On a vu dans le chapitre précédent que le complément d’un mot est une addition faite à ce mot, afin d’en changer ou d’en compléter la signification. |
Beauzée (1767), Grammaire générale ou exposition raisonnée des éléments nécessaires du langage, tome 2, p. 44.
Beauzée (1767), Grammaire générale ou exposition raisonnée des éléments nécessaires du langage, tome 2, p. 53.
Analyse logique et analyse grammaticale
La distinction d’analyse entre la forme (aspect grammatical) et le sens (aspect logique) s’étend à l’ensemble de la proposition. Dès qu’il y a une expression complexe, c’est-à-dire dès que le sujet ou l’attribut est composé d’un ensemble de mots, les deux analyses doivent être posées. En effet, il y a alors un aspect formel qui relève de la concaténation de mots à l’intérieur du sujet ou à l’intérieur de l’attribut, et un aspect logique qui relève de la particularisation du sens amenée par la concaténation. Beauzée (1767) donne un exemple très clair de cette double analyse, qui connaîtra son apogée au XIXe siècle (figure 15).
Beauzée (1767), Grammaire générale ou exposition raisonnée des éléments nécessaires du langage, tome 2, p. 57.
Le complément circonstanciel
Le complément circonstanciel fait son apparition dans la liste des compléments abordés par les grammairiens du XVIIIe siècle, en particulier dans le courant de la grammaire générale. La façon dont il est introduit varie quelque peu, mais les définitions convergent toutes vers une description sémantique : un complément circonstanciel exprime des circonstances.
Buffier (1709) avait exploité cette notion au point de lui conférer la troisième place dans la structure de la proposition, aux côtés du sujet et de l’attribut. Selon lui, toutes les langues présentent trois éléments : « 1o Le sujet dont on parle, 2o ce qu’on en affirme, 3o les circonstances de l’un & de l’autre […]. » (Buffier, 1709, p. 9). Les circonstances équivalent donc aux notions de régime et de complément. Par conséquent, tout comme ces deux notions, elles apparaissent sur le plan syntaxique, mais se définissent d’un point de vue sémantique. Buffier propose un terme plus théorique pour les nommer : ce sont des modificatifs. Avec cette terminologie, il analyse la phrase Le zèle sans prudence agit témérairement (Buffier, 1709, p. 49), dans laquelle sans prudence et témérairement sont des circonstances, et donc des modificatifs (figure 16).
Buffier (1709), Grammaire françoise sur un plan nouveau, p. 49.
Quant à l’analyse des fonctions, elle est développée chez l’abbé Girard (1747), qui semble être le seul à utiliser ce terme. Pour couvrir les éléments de la proposition, l’auteur propose les fonctions de subjectif, attributif, objectif, terminatif, circonstanciel, conjonctif et adjonctif. La fonction de circonstanciel (figure 17, Girard, p. 91 et 92) semble n’être associée qu’au verbe.

■ **CONSIGNE A**
Présentez en tableau Markdown la portion du listing qui va de la ligne contenant « How far is (216,143) » jusqu'à la fin du listing incluse, avec une colonne « N° » pour le numéro de rang et une colonne « Ligne » pour la ligne elle-même. Omettez les lignes vides.

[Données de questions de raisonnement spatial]
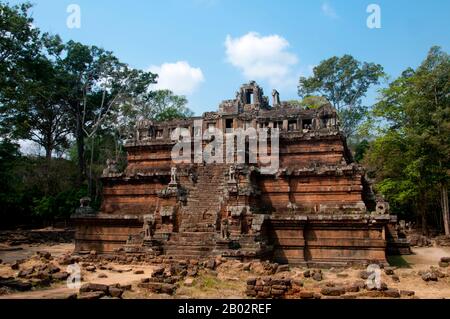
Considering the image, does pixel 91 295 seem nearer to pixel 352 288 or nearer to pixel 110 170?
pixel 352 288

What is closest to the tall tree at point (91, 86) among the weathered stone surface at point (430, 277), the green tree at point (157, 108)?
the green tree at point (157, 108)

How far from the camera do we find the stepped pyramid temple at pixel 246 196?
59.9 ft

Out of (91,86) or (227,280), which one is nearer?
(227,280)

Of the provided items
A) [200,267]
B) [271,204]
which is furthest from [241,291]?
[271,204]

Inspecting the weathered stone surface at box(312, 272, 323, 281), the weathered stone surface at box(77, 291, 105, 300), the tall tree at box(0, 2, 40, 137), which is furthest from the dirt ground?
the tall tree at box(0, 2, 40, 137)

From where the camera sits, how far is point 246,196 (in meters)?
19.4

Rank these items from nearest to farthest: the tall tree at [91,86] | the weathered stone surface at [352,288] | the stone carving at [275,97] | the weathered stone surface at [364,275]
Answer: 1. the weathered stone surface at [352,288]
2. the weathered stone surface at [364,275]
3. the stone carving at [275,97]
4. the tall tree at [91,86]

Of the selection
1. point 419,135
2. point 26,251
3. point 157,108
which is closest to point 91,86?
point 157,108

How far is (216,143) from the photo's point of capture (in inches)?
952

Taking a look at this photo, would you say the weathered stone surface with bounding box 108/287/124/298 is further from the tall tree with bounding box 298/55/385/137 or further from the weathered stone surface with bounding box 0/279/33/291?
the tall tree with bounding box 298/55/385/137

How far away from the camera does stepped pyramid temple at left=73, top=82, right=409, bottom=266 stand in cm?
1827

■ **CONSIGNE B**
Réécrivez sous forme de liste à puces le paragraphe du document qui commence par « Buffier (1709) avait exploité » en conservant ses faits principaux.

■ **RÉPONSE RÉDIGÉE A**
| N° | Ligne |
|---|---|
| 1 | How far is (216,143) from the photo's point of capture (in inches)? |
| 2 | 952 |
| 3 | Taking a look at this photo, would you say the weathered stone surface with bounding box 108/287/124/298 is further from the tall tree with bounding box 298/55/385/137 or further from the weathered stone surface with bounding box 0/279/33/291? |
| 4 | the tall tree with bounding box 298/55/385/137 |
| 5 | How far away from the camera does stepped pyramid temple at left=73, top=82, right=409, bottom=266 stand in cm? |
| 6 | 1827 |

■ **RÉPONSE RÉDIGÉE B**
- Buffier (1709) place les circonstances au troisième rang dans la structure de la proposition, à côté du sujet et de l'attribut.
- Selon lui, toutes les langues présentent trois éléments : le sujet dont on parle, ce qu'on en affirme et les circonstances de l'un et de l'autre.
- Les circonstances équivalent aux notions de régime et de complément. Elles apparaissent sur le plan syntaxique, mais se définissent d'un point de vue sémantique.
- Buffier leur donne un nom plus théorique, les « modificatifs ».
- Dans la phrase *Le zèle sans prudence agit témérairement*, *sans prudence* et *témérairement* sont des circonstances, donc des modificatifs.